Pick up the essay on the artist's free agent mindset after its final sentence and keep writing in the same voice.

Excerpt provided:
BEGIN
Writing Wednesdays
The Free Agent Mindset, Part Two
By Steven Pressfield
Published: May 22, 2013
The artist’s mindset has always been that of the free agent. The painter, writer or filmmaker by definition can only follow her own vision. She has to know (or teach herself) how to be self-defining, self-motivating, self-reinforcing, self-validating.

Street protests in Athens. Solon would have approved.
And yet artists have always run in schools. Paris in the 20s, Rome in the late 50s and early 60s, New York any time. I wish I had been part of a school. I once went to Paris and did nothing but ride the metro to the places Hemingway had mentioned in his short stories and in A Moveable Feast. I would’ve loved to have hung out with kindred spirits anywhere. It would’ve made me feel less alone.
Here’s what I found out about Hemingway by the way. In the short stories like “A Clean, Well-Lighted Place,” you felt like he was in some workingman’s café writing fiction with a half-inch stub of a pencil because he couldn’t afford even a crayon. Turns out the Closerie des Lilas and many of the other watering holes he mentioned are high-toned, high-cotton joints. Zinc bars, walnut-paneled walls. I was kinda depressed to discover this. I thought, “Hem was a swell!” I was disappointed.
END
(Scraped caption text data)
BEGIN
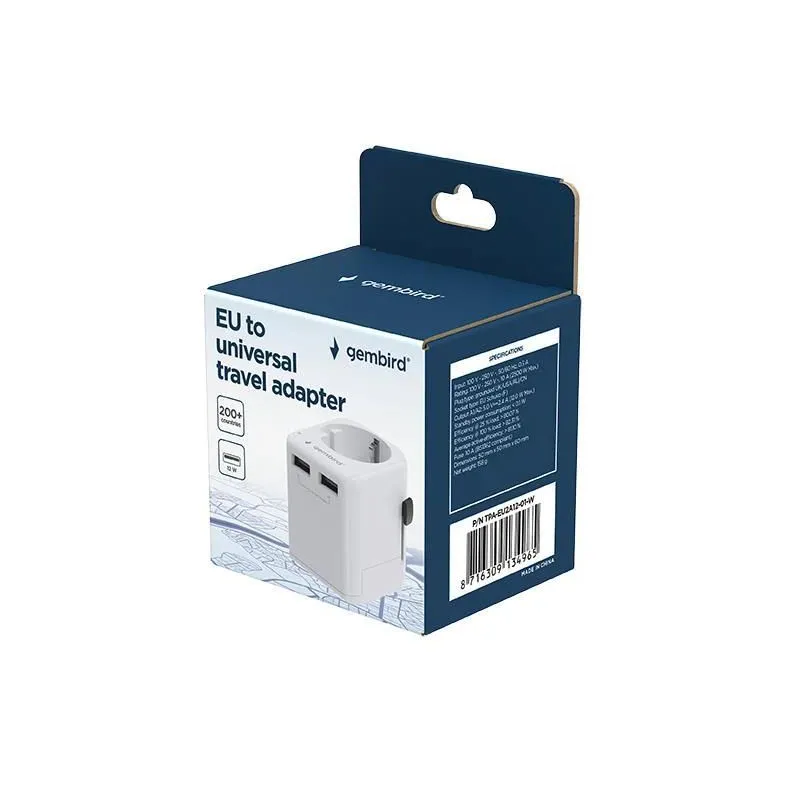 Power adapter eu to univ. 12w-wht tpa-eu2a12-01-w gembird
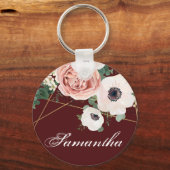 Gepersonaliseerd Sleutelhanger Geometrische Tuin R (Voorkant)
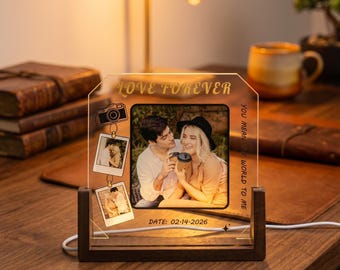 Gepersonaliseerde foto nachtlampje, retro filmstrip fotolamp, aangepaste camera acrylplaat, verjaardagscadeau paar, vriend vriendin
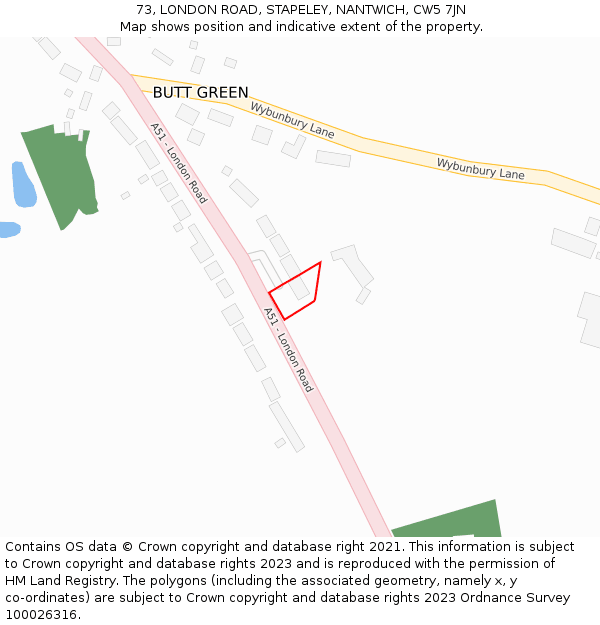 73, LONDON ROAD, STAPELEY, NANTWICH, CW5 7JN: Location map and indicative extent of plot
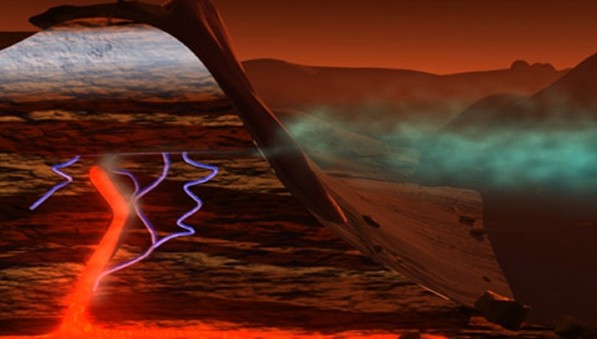 Здесь показан возможный механизм абиогенного происхождения метана, задействующий глубинное тепло Марса, определённые минералы, углекислоту и подземную воду (иллюстрация NASA/Susan Twardy).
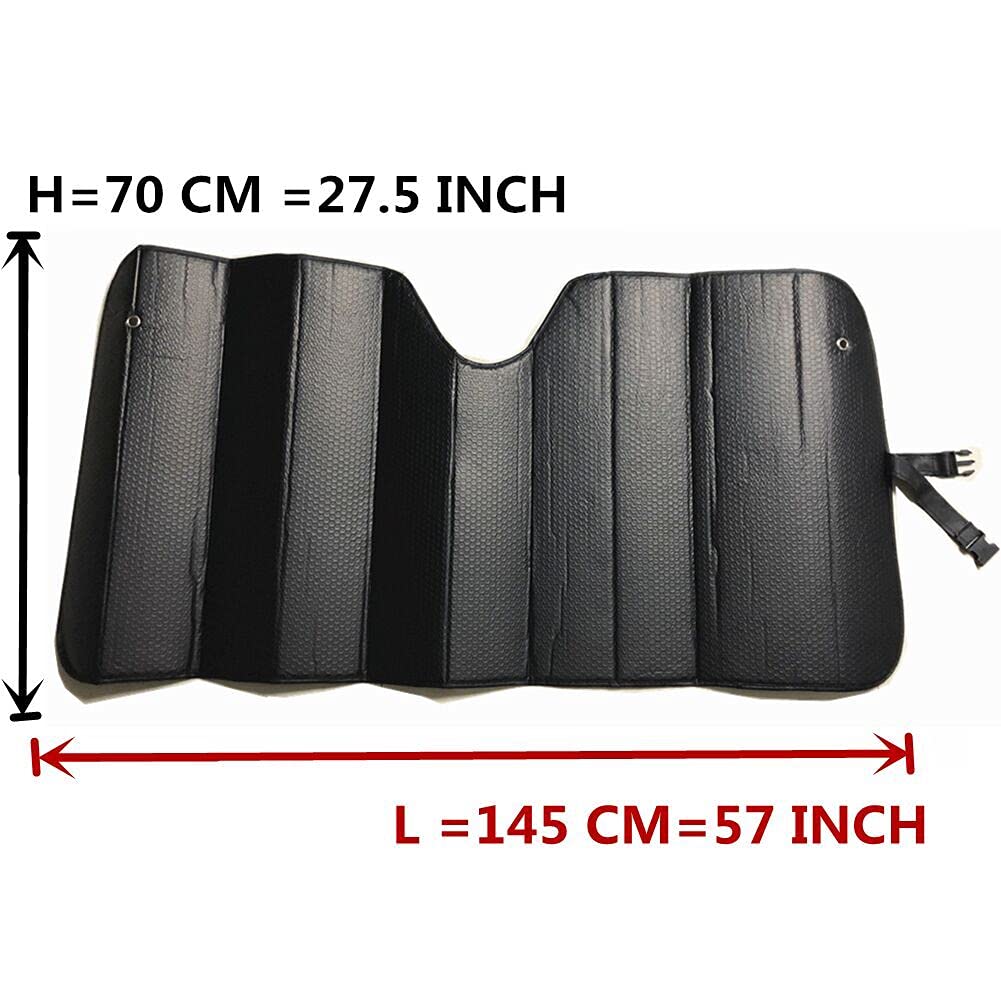 GWUSKDT Car Sun[Shade], Sun Protector,Foldable Front Window Shade-Thicken 5-Layer Bubble for Auto Windshield UV Protection and Heat Reflector 58"x 27.5" (Black)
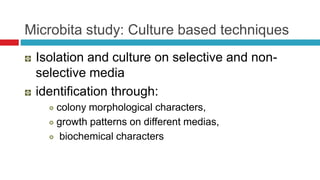 Microbita study: Culture based techniques
Isolation and culture on selective and non-
selective media
identification through:
colony morphological characters,
growth patterns on different medias,
biochemical characters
END
Answer section:
Bottom line: I never could find a school. I never managed to hang out with anybody. Wherever the school was, I always got there twenty years after it had packed up and split.
But we need schools. We need the tribe. It’s too lonely being a one-man band all the time. Maybe the web is our school today. Maybe it’s Facebook, I don’t know. I’m missing that school too.
But to get a little more serious, the point of this post is that we need both sides of the dime. Each of us as individual writers, artists and entrepreneurs needs to be able to flip the switch and become the Incredible Hulk of self-discipline and self-sustenance. But we gotta be human beings too. The free agent mindset is too hard to sustain. In my own life I’ve probably arced way too far into that end of the pendulum swing. It’s not healthy. It’s not good for you.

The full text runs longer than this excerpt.